Los seis tipos continuaban acercándose. Uno de ellos con la mirada fija en su garganta. El otro le miraba las piernas. Y los seis formaban un muro impenetrable. Se le ocurrió de pronto la posibilidad de vomitar. No estaba segura de sí vomitar era una forma de disuadir a ladrones o a asesinos, pero cuando Rebecca estaba asustada, las ganas de vomitar se le hacían prácticamente irresistibles. El más alto de los jóvenes dijo algo a sus compañeros. Musitó algo sobre ella que provocó la risa de sus amigos. Rebecca sintió que se le hacía un nudo en el estómago. Estaban a diez metros. Cinco. Formaron un semicírculo.

Rebecca tragó la bilis. Inclinó la barbilla, reunió todo el valor que pudo y miró al más alto del grupo a los ojos con la más amable de sus sonrisas.

– Hola -dijo alegremente-, ¿podrías ayudarme?

Quizá aquel muchacho nunca había oído nada parecido. Quizá no lo había oído ninguno, porque, durante unos instantes, parecieron perplejos. Pero, entonces, uno de ellos adelantó una pierna.

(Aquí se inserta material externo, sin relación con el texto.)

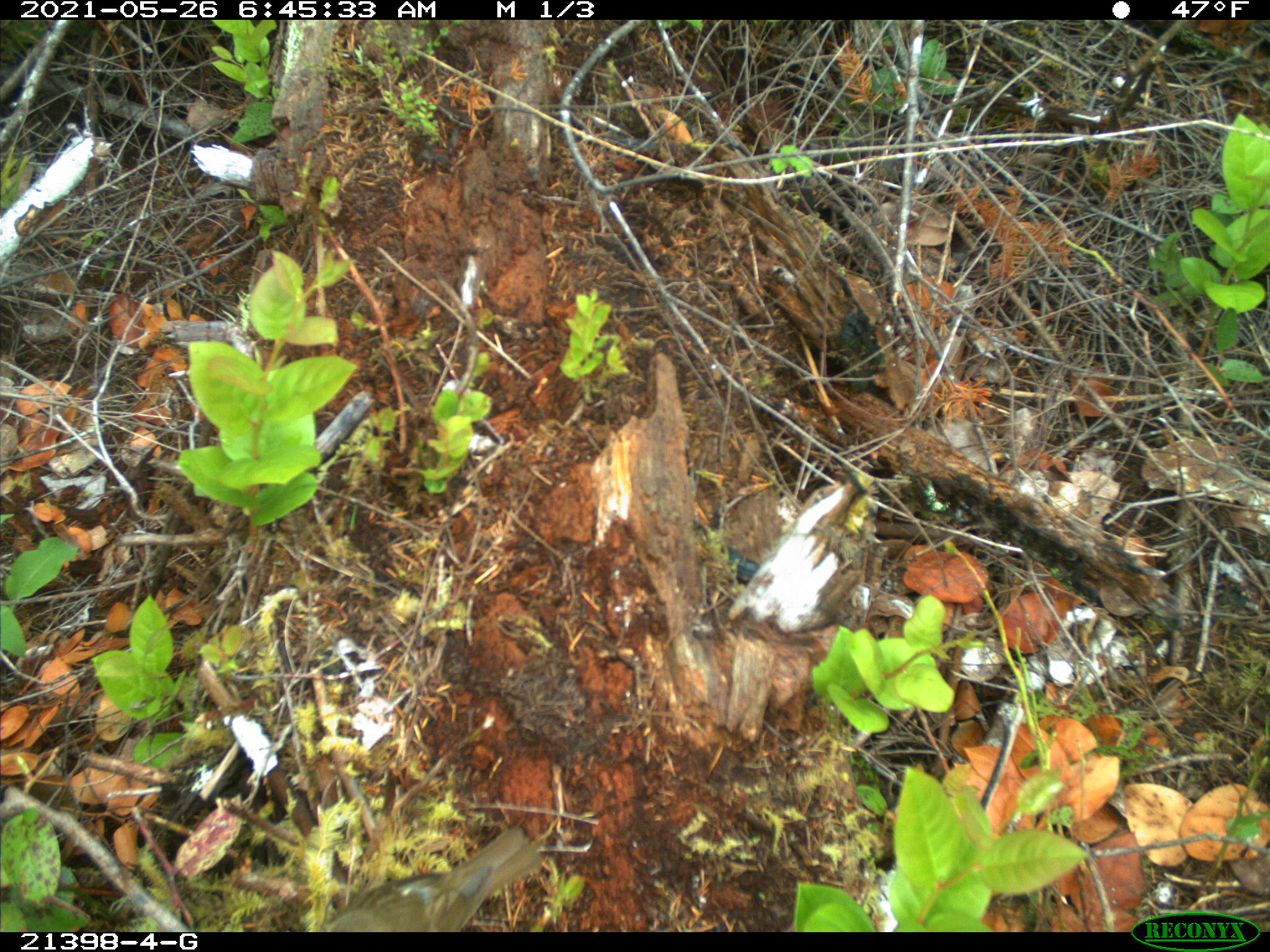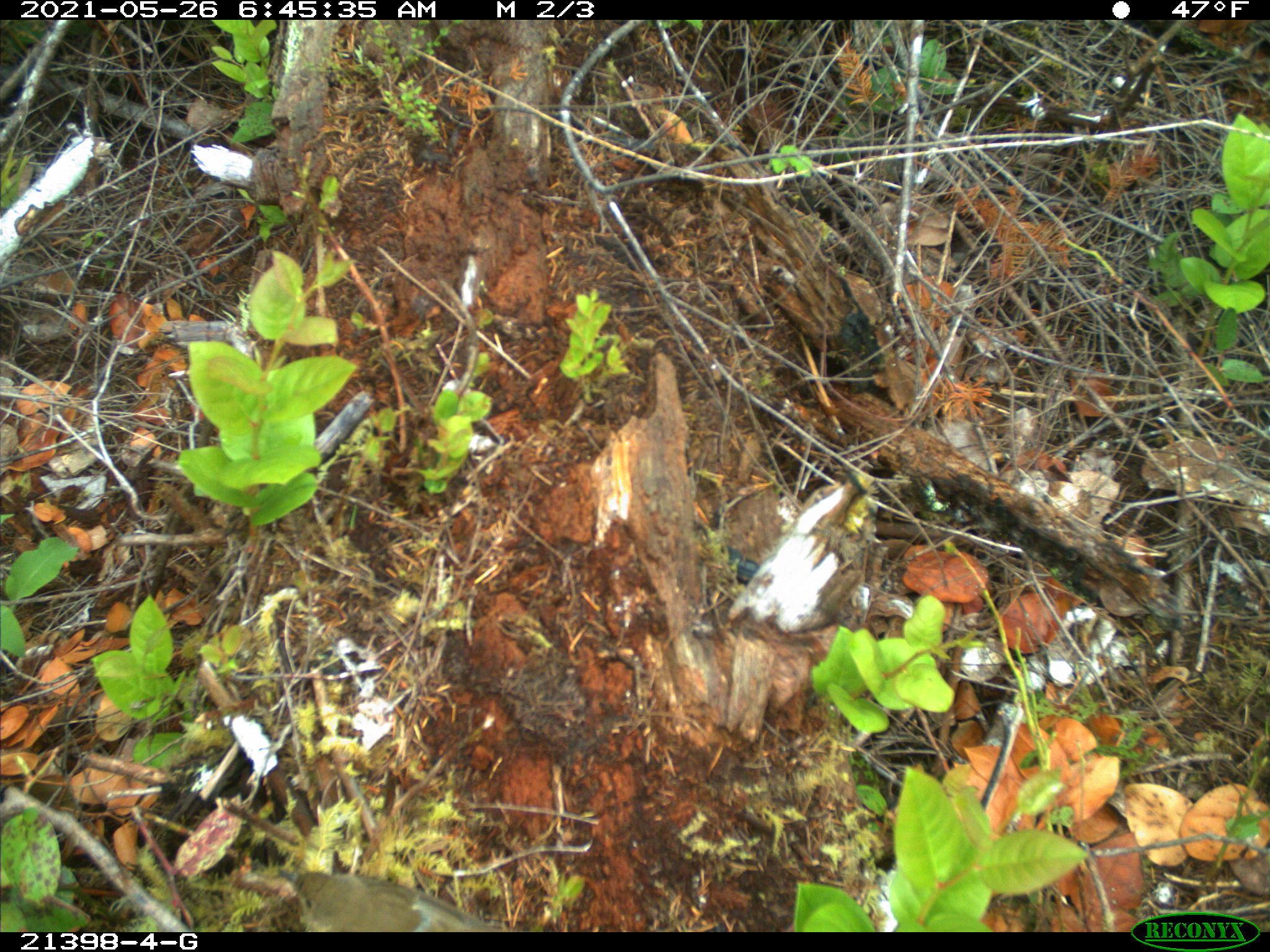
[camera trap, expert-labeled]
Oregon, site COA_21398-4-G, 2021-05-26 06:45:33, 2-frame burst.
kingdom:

– Claro que puedo ayudarte -contestó con voz grave, haciendo reír de nuevo a sus compañeros.

– Vaya, eso es magnífico -contestó Rebecca efusivamente-. ¿Conoces por casualidad a una mujer llamada Tammy Diller? Vive en este barrio -bajó la cabeza y buscó en el bolso el papel en el que llevaba apuntada la dirección-, en el número doce mil novecientos setenta de la calle Randolph. Es ese edificio de allí.

– No, no conozco a ninguna Tammy Diller. Pero me encantaría conocerte a ti -acercó el dedo a la cadena que Rebecca llevaba en el cuello.

Bueno, aquello ya era demasiado para seguir fingiendo valor. Rebecca iba a vomitarle encima sin poder hacer absolutamente nada para evitarlo.